> _Tasks to perform_:
[a] Reproduce the passage on PR and social media word for word, starting at "At first, it" and ending at "high-res press shots.".
[b] In the passage on PR and social media, what use of retweeting is described as especially popular?

> _Passage_:
But — and this will surely be the first time you have ever read this contention — social media changed everything.
PR rushed to the new frontier; the very unpoliceability of this www-dot-Wild-West meant that all sorts of sharp practice became (and remains) fair game: I have seen PRs bigging up their clients with zero acknowledgement of their professional relationship (retweeting to signal-boost positive coverage is especially popular); I can think of multiple publications that put out glowing reviews without disclosing that they didn’t pay so much as a cent.
At first, it seemed like there was a valid alternative out there, that the content produced by independent bloggers, tweeters, and ‘grammers might provide a service for consumers without PRs’ ulterior motive and the attendant temptation to spin, or exaggerate, or maybe even mislead. And for awhile, that’s kind of what happened: for once, we didn’t have to listen to the established critical voices; for once, we had an unvarnished view of what it was like to eat at a hot new opening, to see amateur snaps rather than glossy high-res press shots.
But eyeballs are eyeballs, and as soon as it became clear that enough of them were focused on these new channels — and these new microcelebrities operating within them — then it became inevitable that the more monolithic “conventional” PR houses would seek to co-opt them as another means of spreading the word.

> _Dataset section_:
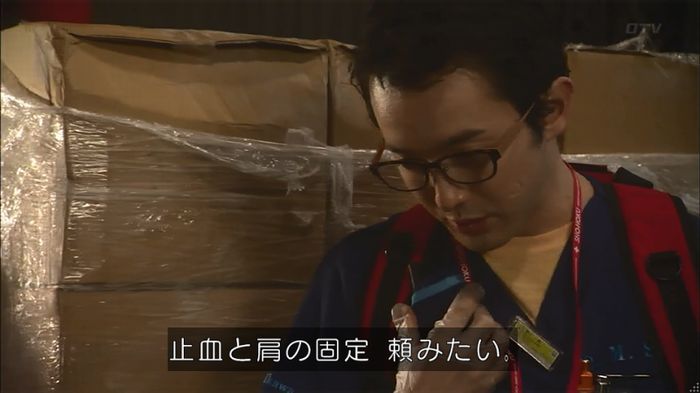 コード・ブルー6話のキャプ168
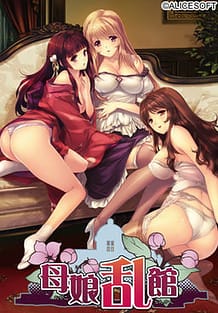 Oyako Rankan / Cover!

> _Answers for the tasks_:
[a]
At first, it seemed like there was a valid alternative out there, that the content produced by independent bloggers, tweeters, and ‘grammers might provide a service for consumers without PRs’ ulterior motive and the attendant temptation to spin, or exaggerate, or maybe even mislead. And for awhile, that’s kind of what happened: for once, we didn’t have to listen to the established critical voices; for once, we had an unvarnished view of what it was like to eat at a hot new opening, to see amateur snaps rather than glossy high-res press shots.

[b] Retweeting to signal-boost positive coverage.